* [Work to complete]
Everything from the line that contains "Which is farthest from the" through the last line of the listing must be copied exactly, with both of those lines included and no others.

* [Items]
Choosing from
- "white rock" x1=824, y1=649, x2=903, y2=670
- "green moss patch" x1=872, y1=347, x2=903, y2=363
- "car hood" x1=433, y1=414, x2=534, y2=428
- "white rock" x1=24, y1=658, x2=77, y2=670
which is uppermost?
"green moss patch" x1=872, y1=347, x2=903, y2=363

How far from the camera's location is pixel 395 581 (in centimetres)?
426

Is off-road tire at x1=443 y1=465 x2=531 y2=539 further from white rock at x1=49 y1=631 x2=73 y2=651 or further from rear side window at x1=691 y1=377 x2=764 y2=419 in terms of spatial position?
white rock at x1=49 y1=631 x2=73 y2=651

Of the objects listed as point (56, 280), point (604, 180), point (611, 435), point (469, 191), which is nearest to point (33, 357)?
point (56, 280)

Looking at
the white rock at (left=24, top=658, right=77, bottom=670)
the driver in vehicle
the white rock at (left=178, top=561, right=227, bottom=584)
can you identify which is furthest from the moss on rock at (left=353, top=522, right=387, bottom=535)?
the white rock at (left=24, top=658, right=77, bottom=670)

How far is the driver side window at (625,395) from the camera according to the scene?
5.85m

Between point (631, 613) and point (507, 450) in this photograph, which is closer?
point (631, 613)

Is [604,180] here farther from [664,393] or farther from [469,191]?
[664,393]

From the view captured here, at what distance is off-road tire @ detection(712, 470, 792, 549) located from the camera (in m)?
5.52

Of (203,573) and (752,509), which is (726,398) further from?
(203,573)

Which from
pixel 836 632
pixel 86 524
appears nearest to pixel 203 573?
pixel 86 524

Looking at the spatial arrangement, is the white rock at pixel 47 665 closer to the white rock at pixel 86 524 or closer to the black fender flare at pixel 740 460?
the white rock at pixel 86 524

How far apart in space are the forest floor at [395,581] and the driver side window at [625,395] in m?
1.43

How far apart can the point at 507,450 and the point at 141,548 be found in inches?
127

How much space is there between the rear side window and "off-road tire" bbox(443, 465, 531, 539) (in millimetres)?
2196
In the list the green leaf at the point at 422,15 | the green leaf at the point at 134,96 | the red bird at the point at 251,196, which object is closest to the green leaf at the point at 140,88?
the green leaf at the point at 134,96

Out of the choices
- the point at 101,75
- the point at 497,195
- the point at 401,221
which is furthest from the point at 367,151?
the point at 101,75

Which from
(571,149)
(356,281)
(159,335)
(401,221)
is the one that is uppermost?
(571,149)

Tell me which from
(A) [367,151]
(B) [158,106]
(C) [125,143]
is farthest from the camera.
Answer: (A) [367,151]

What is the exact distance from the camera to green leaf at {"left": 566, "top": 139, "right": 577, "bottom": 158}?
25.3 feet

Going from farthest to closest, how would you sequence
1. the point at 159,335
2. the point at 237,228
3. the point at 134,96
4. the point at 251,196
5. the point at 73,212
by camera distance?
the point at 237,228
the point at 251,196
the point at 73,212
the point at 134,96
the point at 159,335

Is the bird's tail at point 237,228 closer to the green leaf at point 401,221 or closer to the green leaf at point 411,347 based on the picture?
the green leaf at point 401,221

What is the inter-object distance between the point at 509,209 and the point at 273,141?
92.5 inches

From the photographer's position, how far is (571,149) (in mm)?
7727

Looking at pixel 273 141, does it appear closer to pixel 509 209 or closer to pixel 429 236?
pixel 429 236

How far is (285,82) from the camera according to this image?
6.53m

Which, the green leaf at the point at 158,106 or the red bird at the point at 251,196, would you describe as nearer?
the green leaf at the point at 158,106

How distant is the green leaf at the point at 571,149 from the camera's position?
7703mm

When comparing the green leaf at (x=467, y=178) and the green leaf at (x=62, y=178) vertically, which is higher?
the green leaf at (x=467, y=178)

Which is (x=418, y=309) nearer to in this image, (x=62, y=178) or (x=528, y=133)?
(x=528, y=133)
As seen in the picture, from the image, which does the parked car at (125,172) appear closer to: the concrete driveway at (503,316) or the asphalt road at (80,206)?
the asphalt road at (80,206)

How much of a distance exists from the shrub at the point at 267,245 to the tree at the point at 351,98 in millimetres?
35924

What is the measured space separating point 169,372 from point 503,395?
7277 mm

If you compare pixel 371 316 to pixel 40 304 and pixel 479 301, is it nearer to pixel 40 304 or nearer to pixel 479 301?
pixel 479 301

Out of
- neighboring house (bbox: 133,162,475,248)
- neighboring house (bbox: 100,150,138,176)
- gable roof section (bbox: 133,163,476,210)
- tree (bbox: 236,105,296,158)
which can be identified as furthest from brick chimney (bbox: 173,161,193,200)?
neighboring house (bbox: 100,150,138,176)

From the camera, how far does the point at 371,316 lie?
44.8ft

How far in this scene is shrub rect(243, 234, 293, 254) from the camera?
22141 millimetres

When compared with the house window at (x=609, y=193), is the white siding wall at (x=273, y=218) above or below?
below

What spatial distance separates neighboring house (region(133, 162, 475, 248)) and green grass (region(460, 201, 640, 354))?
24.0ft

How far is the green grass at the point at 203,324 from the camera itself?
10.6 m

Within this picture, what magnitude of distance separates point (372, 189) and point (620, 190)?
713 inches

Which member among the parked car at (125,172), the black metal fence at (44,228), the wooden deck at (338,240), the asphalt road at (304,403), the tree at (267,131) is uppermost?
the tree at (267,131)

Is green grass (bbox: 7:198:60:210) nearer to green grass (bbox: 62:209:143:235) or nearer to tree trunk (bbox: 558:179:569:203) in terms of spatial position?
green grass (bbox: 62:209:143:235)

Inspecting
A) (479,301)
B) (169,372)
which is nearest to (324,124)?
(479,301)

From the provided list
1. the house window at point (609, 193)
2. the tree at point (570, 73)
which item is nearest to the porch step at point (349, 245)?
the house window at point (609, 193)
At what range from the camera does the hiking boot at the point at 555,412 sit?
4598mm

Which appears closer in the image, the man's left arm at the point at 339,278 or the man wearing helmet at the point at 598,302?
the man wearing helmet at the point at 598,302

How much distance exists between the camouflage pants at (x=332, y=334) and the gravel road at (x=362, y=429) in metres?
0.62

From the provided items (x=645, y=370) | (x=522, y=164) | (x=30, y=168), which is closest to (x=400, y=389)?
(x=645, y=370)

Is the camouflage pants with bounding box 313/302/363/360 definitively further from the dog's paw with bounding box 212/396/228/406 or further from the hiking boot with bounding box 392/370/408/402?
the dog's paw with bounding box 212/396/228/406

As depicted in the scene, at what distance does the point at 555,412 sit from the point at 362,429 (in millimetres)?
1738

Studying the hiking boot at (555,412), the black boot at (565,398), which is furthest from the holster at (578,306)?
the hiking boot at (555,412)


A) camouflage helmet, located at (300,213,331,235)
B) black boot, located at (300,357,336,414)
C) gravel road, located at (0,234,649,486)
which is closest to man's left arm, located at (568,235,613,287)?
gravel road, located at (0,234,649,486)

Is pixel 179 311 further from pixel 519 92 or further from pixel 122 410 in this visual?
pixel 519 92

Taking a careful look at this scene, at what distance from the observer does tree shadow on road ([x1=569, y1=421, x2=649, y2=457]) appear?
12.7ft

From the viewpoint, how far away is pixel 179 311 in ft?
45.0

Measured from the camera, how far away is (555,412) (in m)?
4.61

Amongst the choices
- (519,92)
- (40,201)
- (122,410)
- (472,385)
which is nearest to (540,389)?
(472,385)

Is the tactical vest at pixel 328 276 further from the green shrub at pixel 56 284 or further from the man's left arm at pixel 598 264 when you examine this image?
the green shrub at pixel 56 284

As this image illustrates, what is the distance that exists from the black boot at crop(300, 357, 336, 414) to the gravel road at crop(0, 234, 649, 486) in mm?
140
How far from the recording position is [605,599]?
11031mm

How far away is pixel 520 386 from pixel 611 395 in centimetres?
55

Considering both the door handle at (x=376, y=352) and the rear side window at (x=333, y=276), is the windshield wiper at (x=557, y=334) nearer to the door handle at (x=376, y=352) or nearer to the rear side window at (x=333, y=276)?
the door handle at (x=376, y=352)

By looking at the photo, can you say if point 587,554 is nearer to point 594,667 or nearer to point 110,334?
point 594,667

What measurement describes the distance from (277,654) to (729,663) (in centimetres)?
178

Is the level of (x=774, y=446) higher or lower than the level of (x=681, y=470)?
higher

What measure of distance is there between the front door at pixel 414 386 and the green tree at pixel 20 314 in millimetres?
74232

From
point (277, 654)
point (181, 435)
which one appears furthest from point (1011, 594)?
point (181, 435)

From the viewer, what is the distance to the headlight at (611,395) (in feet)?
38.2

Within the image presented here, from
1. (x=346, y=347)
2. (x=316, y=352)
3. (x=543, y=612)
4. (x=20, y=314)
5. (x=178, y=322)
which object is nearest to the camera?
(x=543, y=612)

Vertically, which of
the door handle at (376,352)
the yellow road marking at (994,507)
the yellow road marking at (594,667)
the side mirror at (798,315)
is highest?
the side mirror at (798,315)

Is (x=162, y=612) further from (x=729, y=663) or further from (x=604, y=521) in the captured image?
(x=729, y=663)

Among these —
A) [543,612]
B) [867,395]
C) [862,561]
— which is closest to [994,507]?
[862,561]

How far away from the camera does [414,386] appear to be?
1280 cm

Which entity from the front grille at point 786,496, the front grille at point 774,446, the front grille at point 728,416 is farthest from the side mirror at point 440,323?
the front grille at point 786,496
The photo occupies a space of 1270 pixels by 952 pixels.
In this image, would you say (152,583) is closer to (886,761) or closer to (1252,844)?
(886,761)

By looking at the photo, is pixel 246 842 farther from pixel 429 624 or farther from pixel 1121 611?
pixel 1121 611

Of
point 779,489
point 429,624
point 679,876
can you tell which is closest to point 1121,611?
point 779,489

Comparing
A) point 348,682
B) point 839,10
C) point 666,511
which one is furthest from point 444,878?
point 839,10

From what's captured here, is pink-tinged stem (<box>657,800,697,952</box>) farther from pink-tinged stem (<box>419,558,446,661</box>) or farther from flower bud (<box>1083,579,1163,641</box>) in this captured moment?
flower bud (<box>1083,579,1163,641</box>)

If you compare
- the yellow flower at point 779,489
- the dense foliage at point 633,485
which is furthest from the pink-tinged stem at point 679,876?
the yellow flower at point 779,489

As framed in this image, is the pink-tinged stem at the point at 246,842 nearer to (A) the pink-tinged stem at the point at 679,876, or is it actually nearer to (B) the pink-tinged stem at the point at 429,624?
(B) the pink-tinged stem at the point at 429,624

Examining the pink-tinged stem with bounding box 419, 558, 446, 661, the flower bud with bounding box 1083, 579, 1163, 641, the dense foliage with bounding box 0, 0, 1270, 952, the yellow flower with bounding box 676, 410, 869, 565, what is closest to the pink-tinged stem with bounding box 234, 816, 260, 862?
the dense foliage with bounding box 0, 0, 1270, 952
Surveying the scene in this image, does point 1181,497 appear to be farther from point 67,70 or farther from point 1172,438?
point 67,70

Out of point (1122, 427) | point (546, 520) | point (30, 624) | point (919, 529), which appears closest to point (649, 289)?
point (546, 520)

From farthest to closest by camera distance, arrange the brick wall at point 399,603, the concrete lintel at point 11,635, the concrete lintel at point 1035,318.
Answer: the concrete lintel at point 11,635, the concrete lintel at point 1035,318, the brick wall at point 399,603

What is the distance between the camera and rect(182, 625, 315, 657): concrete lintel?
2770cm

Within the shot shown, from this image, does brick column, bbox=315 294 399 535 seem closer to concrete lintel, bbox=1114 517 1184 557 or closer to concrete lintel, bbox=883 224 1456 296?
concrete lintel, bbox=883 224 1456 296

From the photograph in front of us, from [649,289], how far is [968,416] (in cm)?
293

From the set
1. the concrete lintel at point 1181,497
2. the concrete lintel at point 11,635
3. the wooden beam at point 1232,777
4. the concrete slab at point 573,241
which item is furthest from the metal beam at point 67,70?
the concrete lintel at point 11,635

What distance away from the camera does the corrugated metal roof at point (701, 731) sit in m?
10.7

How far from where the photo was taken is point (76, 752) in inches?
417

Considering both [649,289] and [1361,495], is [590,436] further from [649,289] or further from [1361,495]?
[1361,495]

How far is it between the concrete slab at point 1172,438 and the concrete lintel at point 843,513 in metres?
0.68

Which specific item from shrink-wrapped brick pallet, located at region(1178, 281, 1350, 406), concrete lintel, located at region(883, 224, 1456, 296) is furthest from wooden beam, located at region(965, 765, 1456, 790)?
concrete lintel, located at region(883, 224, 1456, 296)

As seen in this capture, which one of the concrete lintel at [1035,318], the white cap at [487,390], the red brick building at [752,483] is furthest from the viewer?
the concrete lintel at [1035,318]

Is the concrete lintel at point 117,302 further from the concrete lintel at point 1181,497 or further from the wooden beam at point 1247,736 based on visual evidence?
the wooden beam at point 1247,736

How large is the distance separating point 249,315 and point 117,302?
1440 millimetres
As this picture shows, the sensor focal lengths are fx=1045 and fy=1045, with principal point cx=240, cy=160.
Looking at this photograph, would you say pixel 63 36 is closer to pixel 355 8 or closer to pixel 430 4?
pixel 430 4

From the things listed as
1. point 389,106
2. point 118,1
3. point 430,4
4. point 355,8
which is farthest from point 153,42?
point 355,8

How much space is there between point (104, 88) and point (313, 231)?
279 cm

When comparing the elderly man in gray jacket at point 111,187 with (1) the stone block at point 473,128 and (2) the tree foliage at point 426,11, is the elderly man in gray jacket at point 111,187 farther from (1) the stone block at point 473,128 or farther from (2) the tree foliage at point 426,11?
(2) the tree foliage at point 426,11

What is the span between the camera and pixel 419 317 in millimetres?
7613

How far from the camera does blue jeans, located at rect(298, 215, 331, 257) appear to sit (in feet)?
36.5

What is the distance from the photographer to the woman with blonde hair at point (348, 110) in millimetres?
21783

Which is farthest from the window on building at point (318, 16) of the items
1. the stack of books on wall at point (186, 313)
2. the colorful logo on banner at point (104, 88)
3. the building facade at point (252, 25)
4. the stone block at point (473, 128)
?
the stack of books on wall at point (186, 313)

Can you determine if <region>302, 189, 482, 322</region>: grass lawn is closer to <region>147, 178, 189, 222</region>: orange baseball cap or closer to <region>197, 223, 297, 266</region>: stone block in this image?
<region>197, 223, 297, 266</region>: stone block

* [Final result]
Which is farthest from the window on building at point (318, 16) of the items
1. the stack of books on wall at point (186, 313)
2. the colorful logo on banner at point (104, 88)
3. the building facade at point (252, 25)
4. the stone block at point (473, 128)
?
the stack of books on wall at point (186, 313)

Can you determine if <region>302, 189, 482, 322</region>: grass lawn is closer to <region>147, 178, 189, 222</region>: orange baseball cap or closer to <region>197, 223, 297, 266</region>: stone block in this image?
<region>197, 223, 297, 266</region>: stone block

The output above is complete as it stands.